WartaBHINEKA, Jakarta (7/11/2025) — Taman Baca dan Kebun Pangan (TBKP) “Pelangi” resmi diluncurkan di kawasan Pela Mampang, Jakarta Selatan. Inisiatif ini berawal dari proyek seni partisipatif yang digagas seniman asal Yogyakarta, Anang Saptoto, dalam rangkaian Indonesia Contemporary Art and Design (ICAD) ke-14 tahun 2024, dan berlanjut hingga ICAD ke-15 tahun 2025.
Proyek ini lahir dari semangat untuk membawa karya seni keluar dari ruang galeri dan berinteraksi langsung dengan masyarakat. Anang berkolaborasi dengan Amanda Ariawan, Diatyka Widya Permata Yasih, serta warga Pela Mampang, dan menggandeng mahasiswa dari Universitas Trisakti serta Institut Kesenian Jakarta (IKJ).
“Inisiatif utama kami adalah mewujudkan Pojok Baca di Kelurahan Pela Mampang yang terintegrasi dengan pengembangan kelompok masyarakat tani. Tujuan terpenting dari Pojok Baca ini adalah menimbulkan motivasi dan kepercayaan diri anak-anak untuk menjadikan kegiatan literasi sebagai sebuah kewajiban yang berulang dan berkelanjutan. Kolaborasi ini diperkuat dengan pengalaman Pak Anang (narasumber sebelumnya) sebagai motivator kelompok tani, serta inisiatif lokal kami sendiri yang telah membentuk Pokmas (Kelompok Masyarakat) yang mengelola Kebun dan Kolam Gizi (budidaya lele dan nila). “ Terang Teuku Aji Mahbrury selaku Lurah Mampang Pela
“Mengenai dukungan pangan, kami memiliki kolaborasi yang solid dengan Satuan Pelayanan Kelautan, Perikanan, dan Ketahanan Pangan (Satpel KKP) di tingkat Kecamatan, yang secara rutin memberikan pembinaan kepada warga, termasuk di RW-RW yang sudah memiliki program serupa seperti Taman Toga. Kami percaya kolaborasi ini dapat memperkuat dan menjadikan program ini lebih hebat lagi.” Imbuhnya
Pembangunan TBKP Pelangi dilakukan secara gotong royong di lahan seluas 2×10 meter, dengan dukungan Indorelawan.org dan Kelurahan Pela Mampang. Warga turut aktif berpartisipasi dalam pengumpulan dana, penanaman tanaman pangan seperti terong, cabai, dan pare, serta penyediaan buku bacaan anak.

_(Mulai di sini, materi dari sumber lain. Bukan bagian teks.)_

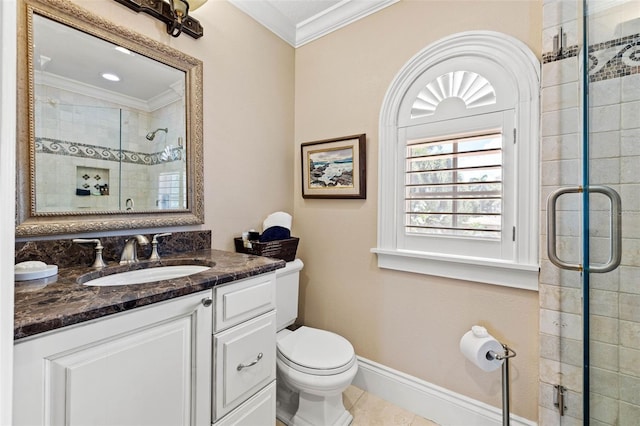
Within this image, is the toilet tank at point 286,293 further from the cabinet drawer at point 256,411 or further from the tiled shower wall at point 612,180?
the tiled shower wall at point 612,180

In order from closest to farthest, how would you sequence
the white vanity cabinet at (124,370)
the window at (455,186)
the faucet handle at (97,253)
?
the white vanity cabinet at (124,370), the faucet handle at (97,253), the window at (455,186)

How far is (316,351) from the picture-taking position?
58.9 inches

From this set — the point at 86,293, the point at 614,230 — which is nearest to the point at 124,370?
the point at 86,293

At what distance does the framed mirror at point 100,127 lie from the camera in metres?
1.05

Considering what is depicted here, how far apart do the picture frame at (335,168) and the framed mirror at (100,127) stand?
30.3 inches

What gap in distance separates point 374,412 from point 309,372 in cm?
59

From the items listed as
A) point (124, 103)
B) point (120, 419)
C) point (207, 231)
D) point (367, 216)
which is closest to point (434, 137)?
point (367, 216)

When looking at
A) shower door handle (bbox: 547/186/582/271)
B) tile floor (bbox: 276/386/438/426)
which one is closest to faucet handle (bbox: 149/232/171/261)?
tile floor (bbox: 276/386/438/426)

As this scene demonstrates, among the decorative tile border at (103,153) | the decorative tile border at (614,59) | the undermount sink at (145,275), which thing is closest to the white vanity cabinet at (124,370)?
the undermount sink at (145,275)

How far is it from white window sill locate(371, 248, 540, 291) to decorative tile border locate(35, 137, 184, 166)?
4.09 ft

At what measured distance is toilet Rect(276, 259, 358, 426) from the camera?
1355 millimetres

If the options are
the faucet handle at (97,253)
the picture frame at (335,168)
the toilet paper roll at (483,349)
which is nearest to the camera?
the faucet handle at (97,253)

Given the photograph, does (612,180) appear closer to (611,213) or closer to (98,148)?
(611,213)

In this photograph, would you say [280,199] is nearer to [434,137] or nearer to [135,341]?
[434,137]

“Proyek ini berawal dari undangan pameran ICAD ke-14, yang kemudian berevolusi menjadi gagasan untuk berkarya di luar galeri dan langsung di tengah masyarakat. Setelah berdialog dengan warga, kami memutuskan untuk mengembangkan Taman Baca dan Kebun Pangan di lahan kecil 2×10 meter. Prosesnya berjalan secara partisipatif selama setahun penuh, melibatkan warga, relawan dari IKJ dan Trisakti, serta dukungan Kelurahan. Kami memanfaatkan momen perhelatan ICAD ke-15 untuk meresmikan dan menyerahkan inisiatif ini kepada warga,” ujar Anang Saptoto.
Selain sebagai ruang baca, TBKP Pelangi juga berfungsi sebagai ruang interaksi warga, kegiatan literasi, dan edukasi lingkungan. Menurut Anang, taman baca seharusnya tidak hanya menjadi tempat menyimpan buku, tetapi juga ruang hidup yang relevan dengan kebutuhan masyarakat.

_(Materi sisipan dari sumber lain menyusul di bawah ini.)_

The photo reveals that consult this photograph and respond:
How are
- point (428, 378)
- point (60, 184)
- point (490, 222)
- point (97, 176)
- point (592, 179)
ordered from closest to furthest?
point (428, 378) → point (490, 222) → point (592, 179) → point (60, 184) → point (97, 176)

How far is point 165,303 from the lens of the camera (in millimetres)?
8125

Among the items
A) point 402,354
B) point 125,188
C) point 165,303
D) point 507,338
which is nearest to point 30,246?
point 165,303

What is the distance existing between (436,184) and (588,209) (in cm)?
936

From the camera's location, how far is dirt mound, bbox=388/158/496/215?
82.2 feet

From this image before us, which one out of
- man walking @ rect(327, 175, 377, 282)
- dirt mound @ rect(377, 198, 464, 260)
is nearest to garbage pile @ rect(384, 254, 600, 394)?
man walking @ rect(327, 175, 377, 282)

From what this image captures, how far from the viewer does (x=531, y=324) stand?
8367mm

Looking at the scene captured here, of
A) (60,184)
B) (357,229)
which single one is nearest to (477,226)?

“Kami meyakini, buku akan dicari jika ada kebutuhannya. Kunci keberhasilan bukan pada jumlah buku, melainkan pada kegiatan yang bergulir di dalamnya—seperti diskusi kesehatan anak atau gizi. Filosofinya sederhana: menanam apa yang ditanam, dan menanam apa yang dimakan—menautkan literasi dengan kebutuhan pangan dan keberlanjutan hidup,” tambahnya.
TBKP “Pelangi” kini menjadi bagian dari koleksi permanen warga Pela Mampang, sekaligus simbol kolaborasi antara seniman, akademisi, relawan, dan masyarakat dalam memperjuangkan ruang publik yang inklusif, hijau, dan berkelanjutan di tengah padatnya kota.